The long held ‘joie de vivre’ of the French has been called into question by a Professor at the Paris School of Economics who has revealed that contrary to popular belief, the French are suffering from a ‘great unhappiness’.

In her article for the Financial Times Claudia Senik argues that despite being proud of their culture and maintaining their relative affluence in the economic crisis, the French are by and large dissatisfied.

Her work using happiness research to compare contentment in difference countries showed that the French felt many negative emotions (anger, worry, stress) and less positive sentiment (enjoyment, happiness) on a daily basis than many other of the global counterparts.  

Surveys going back as far as 2002 show a deep pessimism in the French.  Long before the current economic crisis they agreed more often than other Europeans that “for most people in the country, life is getting worse”, or that “it is hard to have hope for the future of the world”.  She also maintains that many of her countrymen are consuming ‘staggering’ volumes of psychoactive drugs.

Senik maintains that the results cannot not be wholly explained by the France’s economic and political circumstances, since they were less happy than you would predict, given their levels of affluence and employment, than most other western Europeans.

The research led her to conclude that French unhappiness is not connected to life in France.  This also came through when looking at French expatriates who were overall less happy than other nationalities wherever they lived.

The results add weight to the view that in some cases happiness levels are embedded in national idiosyncrasies which transcend politics, wealth and health.

In the French case, Senik suggests that the French school system may be playing a part.  At French schools, all children are supposed to be able to reach the same performance but they find it very difficult to obtain top grades later on and make it to the top schools, suggesting that the system does not create self-confidence or self-esteem in children.

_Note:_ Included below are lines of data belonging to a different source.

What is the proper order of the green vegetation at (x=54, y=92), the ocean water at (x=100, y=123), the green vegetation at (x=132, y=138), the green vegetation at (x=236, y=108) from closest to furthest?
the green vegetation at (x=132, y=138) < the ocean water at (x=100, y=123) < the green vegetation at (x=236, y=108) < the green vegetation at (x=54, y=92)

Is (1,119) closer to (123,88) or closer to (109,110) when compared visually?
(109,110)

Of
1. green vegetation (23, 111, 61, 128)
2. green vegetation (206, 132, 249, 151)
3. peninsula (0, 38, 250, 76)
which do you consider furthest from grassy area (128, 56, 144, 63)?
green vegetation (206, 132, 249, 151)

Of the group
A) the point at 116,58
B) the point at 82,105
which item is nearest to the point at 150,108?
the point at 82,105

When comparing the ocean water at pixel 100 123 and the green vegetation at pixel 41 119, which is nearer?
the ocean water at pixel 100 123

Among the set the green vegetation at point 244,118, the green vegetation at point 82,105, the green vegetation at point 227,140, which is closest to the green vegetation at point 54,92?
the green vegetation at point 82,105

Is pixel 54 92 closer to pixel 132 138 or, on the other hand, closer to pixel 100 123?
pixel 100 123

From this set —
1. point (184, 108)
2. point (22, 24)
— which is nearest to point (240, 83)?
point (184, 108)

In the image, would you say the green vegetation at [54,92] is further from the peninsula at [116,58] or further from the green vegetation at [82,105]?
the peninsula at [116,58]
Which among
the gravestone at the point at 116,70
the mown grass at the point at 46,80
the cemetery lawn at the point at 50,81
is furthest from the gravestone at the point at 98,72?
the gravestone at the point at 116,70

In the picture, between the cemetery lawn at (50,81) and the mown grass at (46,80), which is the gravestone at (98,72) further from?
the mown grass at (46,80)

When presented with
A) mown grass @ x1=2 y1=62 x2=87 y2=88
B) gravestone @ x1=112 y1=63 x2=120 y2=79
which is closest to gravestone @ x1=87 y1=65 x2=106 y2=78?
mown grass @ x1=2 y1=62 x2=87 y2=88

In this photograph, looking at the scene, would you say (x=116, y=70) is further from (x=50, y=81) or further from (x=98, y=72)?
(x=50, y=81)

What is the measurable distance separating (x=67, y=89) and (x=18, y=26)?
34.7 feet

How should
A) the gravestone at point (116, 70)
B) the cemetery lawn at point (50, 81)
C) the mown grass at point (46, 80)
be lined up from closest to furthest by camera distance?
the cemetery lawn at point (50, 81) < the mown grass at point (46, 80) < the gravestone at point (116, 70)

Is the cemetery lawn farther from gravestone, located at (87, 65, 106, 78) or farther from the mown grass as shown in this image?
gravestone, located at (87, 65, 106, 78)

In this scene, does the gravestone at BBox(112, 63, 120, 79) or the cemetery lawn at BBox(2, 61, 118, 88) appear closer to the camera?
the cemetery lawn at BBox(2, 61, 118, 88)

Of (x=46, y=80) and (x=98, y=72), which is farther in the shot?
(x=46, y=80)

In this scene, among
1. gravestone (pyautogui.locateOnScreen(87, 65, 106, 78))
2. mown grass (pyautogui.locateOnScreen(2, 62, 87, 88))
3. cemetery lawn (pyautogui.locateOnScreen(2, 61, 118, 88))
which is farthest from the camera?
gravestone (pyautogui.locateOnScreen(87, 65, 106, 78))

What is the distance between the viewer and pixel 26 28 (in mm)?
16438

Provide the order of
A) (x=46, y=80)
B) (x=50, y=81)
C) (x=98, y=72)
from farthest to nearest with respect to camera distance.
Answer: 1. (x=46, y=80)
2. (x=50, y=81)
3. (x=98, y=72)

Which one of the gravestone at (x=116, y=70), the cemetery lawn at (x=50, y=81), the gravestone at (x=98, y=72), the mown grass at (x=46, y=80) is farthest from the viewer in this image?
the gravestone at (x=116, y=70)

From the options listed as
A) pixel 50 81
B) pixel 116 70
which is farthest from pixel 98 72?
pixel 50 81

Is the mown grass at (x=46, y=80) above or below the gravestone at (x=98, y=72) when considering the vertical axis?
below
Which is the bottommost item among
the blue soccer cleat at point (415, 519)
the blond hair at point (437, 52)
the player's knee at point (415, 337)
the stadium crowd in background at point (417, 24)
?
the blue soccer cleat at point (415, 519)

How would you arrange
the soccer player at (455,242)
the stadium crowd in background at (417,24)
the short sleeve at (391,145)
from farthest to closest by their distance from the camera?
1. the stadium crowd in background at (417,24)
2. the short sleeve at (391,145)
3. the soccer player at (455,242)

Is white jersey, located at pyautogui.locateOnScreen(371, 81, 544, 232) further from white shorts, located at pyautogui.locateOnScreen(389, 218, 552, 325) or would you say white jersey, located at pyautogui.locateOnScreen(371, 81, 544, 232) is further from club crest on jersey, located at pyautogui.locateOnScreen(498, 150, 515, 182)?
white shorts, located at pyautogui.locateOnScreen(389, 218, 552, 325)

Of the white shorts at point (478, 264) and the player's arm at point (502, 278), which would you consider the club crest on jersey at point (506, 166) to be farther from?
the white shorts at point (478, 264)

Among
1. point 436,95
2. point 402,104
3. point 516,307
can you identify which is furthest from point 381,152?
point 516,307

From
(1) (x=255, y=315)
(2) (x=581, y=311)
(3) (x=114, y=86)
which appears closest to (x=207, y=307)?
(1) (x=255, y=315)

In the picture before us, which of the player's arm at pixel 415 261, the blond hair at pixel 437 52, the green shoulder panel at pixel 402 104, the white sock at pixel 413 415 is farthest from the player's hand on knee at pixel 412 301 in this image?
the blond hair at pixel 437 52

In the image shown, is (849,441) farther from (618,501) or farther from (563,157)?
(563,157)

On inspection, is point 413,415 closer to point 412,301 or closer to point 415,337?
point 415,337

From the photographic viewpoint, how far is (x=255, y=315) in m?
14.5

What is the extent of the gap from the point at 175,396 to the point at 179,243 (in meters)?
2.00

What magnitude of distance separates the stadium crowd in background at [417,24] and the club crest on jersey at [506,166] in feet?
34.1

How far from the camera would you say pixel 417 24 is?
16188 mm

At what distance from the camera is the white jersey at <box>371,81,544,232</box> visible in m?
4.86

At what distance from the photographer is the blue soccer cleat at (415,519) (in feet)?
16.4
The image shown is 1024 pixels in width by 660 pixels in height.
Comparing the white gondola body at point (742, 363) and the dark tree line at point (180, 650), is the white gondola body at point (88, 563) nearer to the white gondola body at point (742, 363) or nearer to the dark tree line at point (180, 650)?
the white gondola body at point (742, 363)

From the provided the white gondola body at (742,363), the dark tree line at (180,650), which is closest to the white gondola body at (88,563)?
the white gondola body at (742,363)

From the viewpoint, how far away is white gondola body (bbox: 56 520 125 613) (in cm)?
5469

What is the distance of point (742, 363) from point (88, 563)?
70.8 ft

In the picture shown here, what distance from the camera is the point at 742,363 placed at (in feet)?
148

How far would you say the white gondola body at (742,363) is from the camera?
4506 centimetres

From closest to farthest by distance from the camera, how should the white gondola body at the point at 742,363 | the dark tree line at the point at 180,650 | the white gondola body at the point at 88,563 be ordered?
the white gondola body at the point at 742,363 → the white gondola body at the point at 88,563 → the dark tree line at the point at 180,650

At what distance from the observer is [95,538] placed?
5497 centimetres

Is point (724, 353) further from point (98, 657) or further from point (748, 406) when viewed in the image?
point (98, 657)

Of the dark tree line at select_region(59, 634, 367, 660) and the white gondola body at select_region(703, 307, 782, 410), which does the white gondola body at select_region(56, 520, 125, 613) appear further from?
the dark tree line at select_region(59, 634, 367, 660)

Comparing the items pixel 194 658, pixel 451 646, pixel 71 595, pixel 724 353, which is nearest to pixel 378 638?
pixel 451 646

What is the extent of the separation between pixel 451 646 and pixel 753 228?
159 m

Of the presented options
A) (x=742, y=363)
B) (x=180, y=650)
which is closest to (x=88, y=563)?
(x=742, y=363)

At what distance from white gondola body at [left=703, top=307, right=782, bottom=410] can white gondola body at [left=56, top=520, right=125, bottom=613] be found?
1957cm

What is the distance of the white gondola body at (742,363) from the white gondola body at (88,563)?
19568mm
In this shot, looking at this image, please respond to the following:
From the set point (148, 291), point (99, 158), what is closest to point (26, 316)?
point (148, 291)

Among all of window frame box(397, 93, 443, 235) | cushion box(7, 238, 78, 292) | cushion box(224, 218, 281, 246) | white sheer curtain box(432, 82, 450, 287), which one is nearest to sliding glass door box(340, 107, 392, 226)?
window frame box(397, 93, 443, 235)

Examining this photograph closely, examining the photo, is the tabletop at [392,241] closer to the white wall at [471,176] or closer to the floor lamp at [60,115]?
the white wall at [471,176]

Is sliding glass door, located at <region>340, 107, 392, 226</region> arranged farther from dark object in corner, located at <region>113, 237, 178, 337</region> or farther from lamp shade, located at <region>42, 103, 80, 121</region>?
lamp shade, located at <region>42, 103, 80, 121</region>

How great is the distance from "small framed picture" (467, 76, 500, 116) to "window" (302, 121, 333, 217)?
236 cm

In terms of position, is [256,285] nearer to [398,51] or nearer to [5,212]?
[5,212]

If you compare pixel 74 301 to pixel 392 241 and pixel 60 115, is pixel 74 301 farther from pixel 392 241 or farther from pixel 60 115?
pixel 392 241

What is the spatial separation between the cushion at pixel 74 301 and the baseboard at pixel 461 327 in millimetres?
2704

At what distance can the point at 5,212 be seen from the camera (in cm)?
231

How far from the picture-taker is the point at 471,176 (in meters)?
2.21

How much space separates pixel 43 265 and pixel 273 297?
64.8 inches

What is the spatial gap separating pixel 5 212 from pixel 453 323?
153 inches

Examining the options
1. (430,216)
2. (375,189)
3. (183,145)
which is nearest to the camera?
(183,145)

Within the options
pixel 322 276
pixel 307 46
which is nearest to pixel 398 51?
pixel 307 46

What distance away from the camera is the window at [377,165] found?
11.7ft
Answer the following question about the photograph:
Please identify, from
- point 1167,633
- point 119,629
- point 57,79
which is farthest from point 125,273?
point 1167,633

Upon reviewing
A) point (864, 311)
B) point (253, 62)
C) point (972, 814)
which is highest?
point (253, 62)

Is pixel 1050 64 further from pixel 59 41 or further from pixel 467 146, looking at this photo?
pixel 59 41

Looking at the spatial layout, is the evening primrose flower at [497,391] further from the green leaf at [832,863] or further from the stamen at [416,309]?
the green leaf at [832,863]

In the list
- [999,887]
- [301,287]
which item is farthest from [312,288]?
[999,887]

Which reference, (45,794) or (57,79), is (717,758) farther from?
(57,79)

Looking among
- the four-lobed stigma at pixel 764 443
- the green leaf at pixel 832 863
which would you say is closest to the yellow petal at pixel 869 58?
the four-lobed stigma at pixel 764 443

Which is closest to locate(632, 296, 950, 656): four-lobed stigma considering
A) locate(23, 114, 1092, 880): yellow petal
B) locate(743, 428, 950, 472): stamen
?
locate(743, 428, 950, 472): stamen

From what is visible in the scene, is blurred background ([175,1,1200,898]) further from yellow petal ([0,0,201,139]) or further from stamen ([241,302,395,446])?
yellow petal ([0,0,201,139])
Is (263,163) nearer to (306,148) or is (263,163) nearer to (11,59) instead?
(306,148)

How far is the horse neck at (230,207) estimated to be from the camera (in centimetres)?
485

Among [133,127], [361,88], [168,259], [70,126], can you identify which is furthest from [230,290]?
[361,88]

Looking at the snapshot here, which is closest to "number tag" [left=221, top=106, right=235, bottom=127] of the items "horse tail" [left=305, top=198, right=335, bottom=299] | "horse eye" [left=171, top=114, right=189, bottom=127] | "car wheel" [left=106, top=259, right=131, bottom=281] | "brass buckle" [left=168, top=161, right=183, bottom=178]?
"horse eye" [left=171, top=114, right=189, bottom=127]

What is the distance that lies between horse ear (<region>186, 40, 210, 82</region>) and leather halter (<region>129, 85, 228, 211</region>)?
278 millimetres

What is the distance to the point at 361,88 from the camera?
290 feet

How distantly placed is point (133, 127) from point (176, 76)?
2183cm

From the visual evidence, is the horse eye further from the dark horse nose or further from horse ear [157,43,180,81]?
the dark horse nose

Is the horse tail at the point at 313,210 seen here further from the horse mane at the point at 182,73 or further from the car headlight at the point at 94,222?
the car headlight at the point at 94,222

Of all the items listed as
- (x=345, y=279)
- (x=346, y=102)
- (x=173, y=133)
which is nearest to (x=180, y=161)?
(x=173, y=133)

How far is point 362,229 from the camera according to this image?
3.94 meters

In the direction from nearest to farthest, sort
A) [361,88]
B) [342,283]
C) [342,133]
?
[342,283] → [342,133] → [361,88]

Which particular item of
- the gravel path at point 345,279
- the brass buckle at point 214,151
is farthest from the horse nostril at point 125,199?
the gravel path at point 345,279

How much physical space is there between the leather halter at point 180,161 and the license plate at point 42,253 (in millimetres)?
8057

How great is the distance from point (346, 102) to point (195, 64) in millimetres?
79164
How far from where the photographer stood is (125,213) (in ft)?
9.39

If, as well-being research indicates, happiness depends on whether people meet the benchmarks they set for themselves, the French tend to set themselves high standards and this may be making them unhappy.  She adds;

“Maybe they evaluate their lives against the idea of French ‘grandeur’ – the expectation that France should be a cultural superpower.  This makes for a stimulating life.  But it is not making us happy.  The French need to lower their expectations if they want to cheer up.”